そしてどちらかと言えば女よりゴリマッチョな男の方が価格が上のようだ。
勿論今回のようにナイスバディな美人であればこれによらずといった感じのようだが。
しかし面白くない、これは完全に良いとこのみを集めて来ている。
一番安い奴隷でさえ、痩せてはいるものの美女の部類なのだ。
もっと店売りのしょっぱい服でも着て来るべきだったかもしれない。
一通り奴隷の紹介も終わり、店主が向き直った所で俺はようやく言葉にする。
「良い奴隷ばかりだな」
「そうでしょう、品質には自信がありますから」
「もう少し軽めのものを頼みたい」
「なるほど、そうでしたか。それでは少々お待ちください」
そうして奴隷たちを引き連れて出て行った後、ふうと溜め息をついてしまう。
レモンティーのようなお茶のおかわりを出してくれたのだが、すぐに飲み終わってしまった。

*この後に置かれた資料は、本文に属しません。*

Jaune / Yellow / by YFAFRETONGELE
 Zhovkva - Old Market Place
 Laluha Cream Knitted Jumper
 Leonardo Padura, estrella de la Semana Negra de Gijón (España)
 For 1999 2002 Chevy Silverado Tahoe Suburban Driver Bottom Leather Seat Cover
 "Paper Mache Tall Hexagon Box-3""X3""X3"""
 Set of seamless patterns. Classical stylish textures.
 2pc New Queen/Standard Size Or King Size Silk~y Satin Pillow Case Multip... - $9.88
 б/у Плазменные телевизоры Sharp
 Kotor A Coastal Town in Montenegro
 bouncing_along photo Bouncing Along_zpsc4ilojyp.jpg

何だかんだ言って、奴隷を見定めるというか、奴隷を購入するという行為自体に若干の拒絶反応があるようだ。
とはいえ俺に必要なのは裏切らない仲間である。
妥協してイケメンやナナティンの二の舞になっては目も当てられない。
そうして次に連れて来られたのは、金貨一枚から金貨十枚までの奴隷達。
確かに見た目の質は若干下がったが、それでも美人と毛の無いゴリラだ。
金を持っていると思われているのだろうか。
「見た所どれも上質な奴隷だと思うが」
「ええ、勿論です」
「正直に言うと、そこまで高額の奴隷購入は考えていない。実は先日冒険者になったばかりでな」
「聞き及んでおります」
知ってたのかよ。
いや、まあ冒険者ギルドで噂になっているのだから、少し調べればわかるのだろうが。
なんかこの尊大な態度取るのが急に恥ずかしくなってきた。
今更やめるわけにもいかないが。
「当店の質を知って頂ければ幸いです」
はなから買わせる心づもりではなく、うちに来ればこんな別嬪さんが買えるんだよという紹介だったのか。
「冒険者の方であれば、男の奴隷がお勧めでしょう」
「そうなのか」
「やはり女の奴隷ですと、管理が難しいので」
なるほど、粗雑な男とは違い色々あるわけだしな。
「さて、それではいかがいたしましょう」
「今のところは外見や能力にこだわりはない、一番下から見たい」
「一番下……ですか。しかしそれですと少々……」
「何かあるのか?」
「ええ、例えばいわくつきであったり、呪い持ちであったり――あまりお勧めは出来ませんが」
「構わない」
そうして俺は店主に連れられ、屋敷の一角へと向かったのである。